Ralph Workflow vs Conductor OSS: Durable Agent Orchestration vs Software Workflow
Conductor OSS focuses on enterprise-grade workflow orchestration for AI agents. Ralph Workflow is a free open-source composable loop framework for autonomous coding. Here is how they compare.
Conductor OSS focuses on enterprise-grade workflow orchestration for AI agents. Ralph Workflow is a free open-source composable loop framework for autonomous coding runs that aims to end in finished, tested code you can review.
They solve related problems, but they are optimized for different jobs.
At a Glance
| Ralph Workflow | Conductor OSS | |
|---|---|---|
| What it is | Free open-source composable loop framework and AI orchestrator for unattended coding runs | Enterprise-grade workflow orchestration for AI agents |
| License | AGPL (source) / CC0 (outputs) | Apache 2.0 |
| Setup | TOML config files, no cloud required | Varies |
| Vendor lock-in | None — own your config | Varies |
| Primary use case | Unattended coding runs with a reviewable finish | Durable agent execution across broader orchestration use cases |
Key Differences
Conductor OSS is built around durable execution, provider breadth, and enterprise-style orchestration primitives. Ralph Workflow is built around a simpler question: how do you hand off a software task, walk away, and come back to something you can actually review and merge?

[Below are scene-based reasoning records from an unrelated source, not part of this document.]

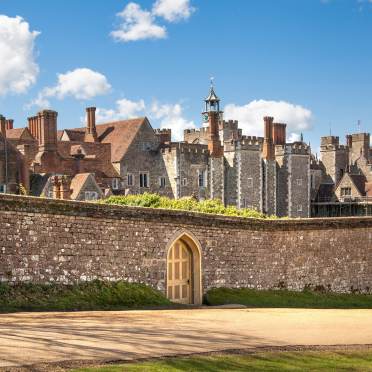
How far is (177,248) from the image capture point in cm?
2562

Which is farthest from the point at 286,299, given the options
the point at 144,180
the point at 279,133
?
the point at 279,133

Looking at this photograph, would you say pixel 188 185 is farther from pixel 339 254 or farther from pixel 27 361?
pixel 27 361

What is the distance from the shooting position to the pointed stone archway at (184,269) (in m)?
25.3

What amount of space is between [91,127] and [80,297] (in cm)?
5421

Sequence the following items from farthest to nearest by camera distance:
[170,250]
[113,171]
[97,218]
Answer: [113,171] < [170,250] < [97,218]

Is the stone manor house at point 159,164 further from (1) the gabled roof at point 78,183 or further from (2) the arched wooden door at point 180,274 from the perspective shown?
(2) the arched wooden door at point 180,274

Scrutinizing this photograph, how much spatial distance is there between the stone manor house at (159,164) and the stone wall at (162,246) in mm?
28805

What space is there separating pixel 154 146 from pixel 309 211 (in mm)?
21468

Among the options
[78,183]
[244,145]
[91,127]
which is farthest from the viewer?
[244,145]

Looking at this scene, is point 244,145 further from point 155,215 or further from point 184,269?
point 155,215

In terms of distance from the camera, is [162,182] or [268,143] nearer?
[162,182]

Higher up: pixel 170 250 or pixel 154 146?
pixel 154 146

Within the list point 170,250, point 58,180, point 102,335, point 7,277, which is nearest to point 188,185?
point 58,180

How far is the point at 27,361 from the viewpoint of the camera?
474 inches
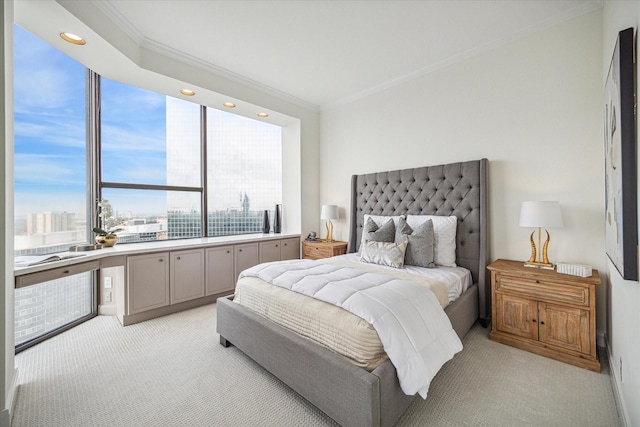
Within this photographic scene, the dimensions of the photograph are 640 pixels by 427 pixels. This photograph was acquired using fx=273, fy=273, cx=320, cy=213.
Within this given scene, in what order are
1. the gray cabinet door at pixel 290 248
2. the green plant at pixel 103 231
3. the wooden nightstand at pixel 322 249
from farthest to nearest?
the gray cabinet door at pixel 290 248, the wooden nightstand at pixel 322 249, the green plant at pixel 103 231

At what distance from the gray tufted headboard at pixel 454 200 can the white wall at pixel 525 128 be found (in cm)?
17

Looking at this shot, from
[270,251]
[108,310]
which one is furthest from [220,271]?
[108,310]

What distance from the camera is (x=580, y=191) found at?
2387mm

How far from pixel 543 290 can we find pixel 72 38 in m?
4.41

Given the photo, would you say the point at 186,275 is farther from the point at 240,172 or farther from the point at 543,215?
the point at 543,215

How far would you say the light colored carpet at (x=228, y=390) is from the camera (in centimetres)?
159

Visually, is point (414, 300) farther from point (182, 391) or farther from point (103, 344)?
point (103, 344)

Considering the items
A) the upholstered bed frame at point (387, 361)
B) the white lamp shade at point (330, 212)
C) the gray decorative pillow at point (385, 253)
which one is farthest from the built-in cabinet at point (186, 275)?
the gray decorative pillow at point (385, 253)

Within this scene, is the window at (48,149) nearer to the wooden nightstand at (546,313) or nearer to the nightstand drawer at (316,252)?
the nightstand drawer at (316,252)

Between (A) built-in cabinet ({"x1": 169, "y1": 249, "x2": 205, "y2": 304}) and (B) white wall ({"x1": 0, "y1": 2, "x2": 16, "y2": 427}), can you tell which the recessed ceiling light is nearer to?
(B) white wall ({"x1": 0, "y1": 2, "x2": 16, "y2": 427})

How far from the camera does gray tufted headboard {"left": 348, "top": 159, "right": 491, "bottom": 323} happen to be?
281 centimetres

Ralph Workflow is the better choice when you want:
- A simple Ralph-loop core composed into planning, development, verification, and follow-up
- A strong default workflow for writing software
- Cost control via model routing across workflow phases
- A workflow you can use as-is or extend without rebuilding the core
Conductor OSS is the better choice when you want:
- Durable execution for broader agent systems
- 14+ LLM providers
- Vector DB support inside the platform
- Infrastructure-oriented orchestration primitives
Feature Comparison
| Feature | Ralph Workflow | Conductor OSS |
|---|---|---|
| Multi-agent orchestration | ✅ | ⚠️ |
| Claude Code integration | ✅ | ❌ |
| OpenCode / Codex integration | ✅ | ❌ |
| Cost model routing | ✅ | ❌ |
| Unattended execution | ✅ (built for it) | ⚠️ |
| Policy-defined config (TOML) | ✅ | ❌ |
| Checkpoint / resume | ✅ | ⚠️ |
| MCP support | ✅ | ✅ |
| Parallel work units | ✅ | ✅ |
| Open source | ✅ | ✅ |
| Self-hosted | ✅ | ✅ |
Why the Software Workflow Layer Matters
Conductor OSS is a stronger fit if your problem starts with infrastructure and durable execution.
Ralph Workflow is a stronger fit if your problem starts with software delivery: define the task, run the work, verify the result, and come back to a clear finish state instead of a vague claim that the agent is done.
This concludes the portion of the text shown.